Penulis: Fikar W Eda | Editor: Jalimin
Laporan Fikar W Eda | Jakarta
SERAMBINEWS.COM, JAKARTA - Inilah kisah hidup Tarmizi Age, populer dipanggil "GAM Denmark." Ia memang pernah bertahun-tahun tinggal di Denmark, dan berkeliling ke berbagai negara, berkampanye untuk Aceh. Ia dulu Ketua Lembaga Komite Monitoring Perdamaian dan Demokrasi Perwakilan Eropa.

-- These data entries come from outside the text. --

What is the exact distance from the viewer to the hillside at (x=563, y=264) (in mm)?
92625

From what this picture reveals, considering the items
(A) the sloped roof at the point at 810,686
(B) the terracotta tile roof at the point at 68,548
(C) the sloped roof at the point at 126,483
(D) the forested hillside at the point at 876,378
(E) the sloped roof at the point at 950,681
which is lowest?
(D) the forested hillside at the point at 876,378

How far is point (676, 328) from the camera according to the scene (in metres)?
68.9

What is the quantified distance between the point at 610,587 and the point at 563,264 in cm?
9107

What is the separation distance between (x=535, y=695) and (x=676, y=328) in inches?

Tarmizi Age yang juga punya nama panggilan Al Mukkaram, kini menyambung hidup dengan berjualan telur dan beras di Kota Tangerang, Banten.
Saat di Denmark, Tarmizi pernah menghadiri pertemuan menyangkut penyelesaian konflik Aceh, di Copenhagen, difasilitasi Pemerintah Denmark, yang juga ikut dihadiri Mediator Konflik Aceh Martti Ahtisaari, dan bertemu Tengku Hasan Muhammad Di Tiro, proklamator Aceh Merdeka di Swedia.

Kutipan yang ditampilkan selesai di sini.